The Child Welfare Service is tasked with providing assistance when persons under 18 years of age have been subjected to or are at risk of being subjected to violence or assault, female genital mutilation, forced marriage or threats of same. Other examples of situations in which the Child Welfare Service can help is if parents are abusing drugs or alcohol or when a child has serious behavioural problems or problems associated with criminality or drug/alcohol misuse. The help is free.
Help measures directed at the home could be:
- advice and guidance for the family
- parent groups
- support contact
- financial support for kindergarten place
- financial support for out-of-school care for schoolchildren (SFO/AKS)
- financial support for leisure activities or other activities
- relief support at weekends or visiting home.
“The best interests of the child” is key to the Child Welfare Service’s work (cf. Section 4-1 of the Child Welfare Act – Determining the best interests of the child). Sometimes this may conflict with the parent’s wishes. The Child Welfare Service will help and support parents to enable them to care for their children properly, and their children should live at home, if possible.
In certain serious cases it is not in the best interests of the child to live at home, and the Child Welfare Service must assume responsibility for caring for the child. This could take place with or without the family’s consent. Only the county committee, which is a court-like body, can make decisions about taking children into care when it is against the wishes of their parents.

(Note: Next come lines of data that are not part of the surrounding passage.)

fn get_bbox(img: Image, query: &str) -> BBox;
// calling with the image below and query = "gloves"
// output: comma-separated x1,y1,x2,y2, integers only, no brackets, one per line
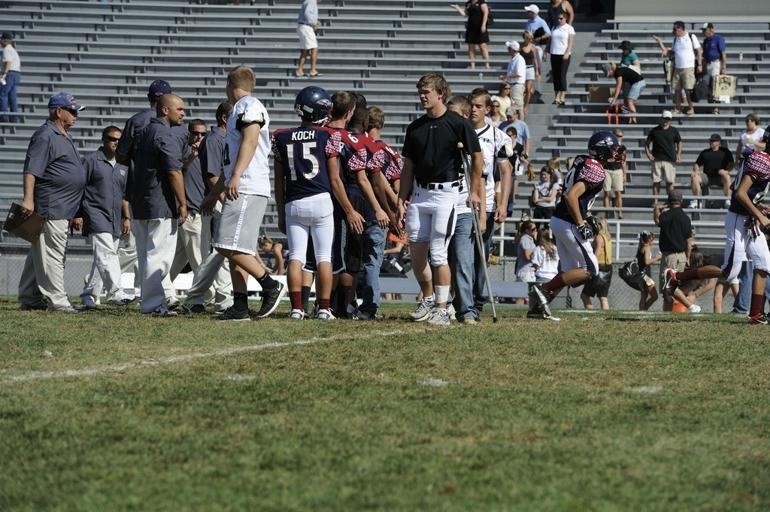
577,221,594,240
587,216,602,236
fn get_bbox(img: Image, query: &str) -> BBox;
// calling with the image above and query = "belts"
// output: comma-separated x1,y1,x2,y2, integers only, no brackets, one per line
417,180,459,190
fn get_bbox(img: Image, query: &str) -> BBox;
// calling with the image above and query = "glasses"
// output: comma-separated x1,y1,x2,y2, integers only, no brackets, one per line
492,105,499,108
106,134,121,142
191,129,207,137
505,87,510,90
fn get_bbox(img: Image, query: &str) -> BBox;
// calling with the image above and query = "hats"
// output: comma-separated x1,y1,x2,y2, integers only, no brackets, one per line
700,22,712,29
506,41,520,51
148,80,171,101
618,41,634,52
662,110,672,119
710,134,721,141
602,63,611,77
505,107,516,117
47,93,86,111
524,4,539,15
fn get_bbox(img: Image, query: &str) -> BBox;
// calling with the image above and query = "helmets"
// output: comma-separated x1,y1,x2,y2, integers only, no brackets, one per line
588,132,619,166
294,87,333,125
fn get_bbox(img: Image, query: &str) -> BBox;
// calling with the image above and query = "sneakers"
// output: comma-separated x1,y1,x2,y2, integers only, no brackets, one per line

“The Child Welfare Service will help and support parents to enable them to care for their children properly”
The Child Welfare Service depends on people notifying them of any concerns they may have about a child, so that the child and its family can receive the help they require. Whether you are a private individual or work with children and young persons, you have a statutory obligation to report any concerns you may have.
Most staff in the Child Welfare Service are either child welfare officers, social workers, legal practitioners or psychologists. The staff have a duty of confidentiality and are therefore not allowed to share any information about you with others without your consent, or if there is a risk to life and health. The Child Welfare Service can offer an interpreter when necessary.
All municipalities in Norway offer a child welfare service. Many local authorities also offer an emergency child welfare centre. The website barnevernvakten.no includes a list of municipal child welfare services and emergency child welfare centres, as well as other useful information.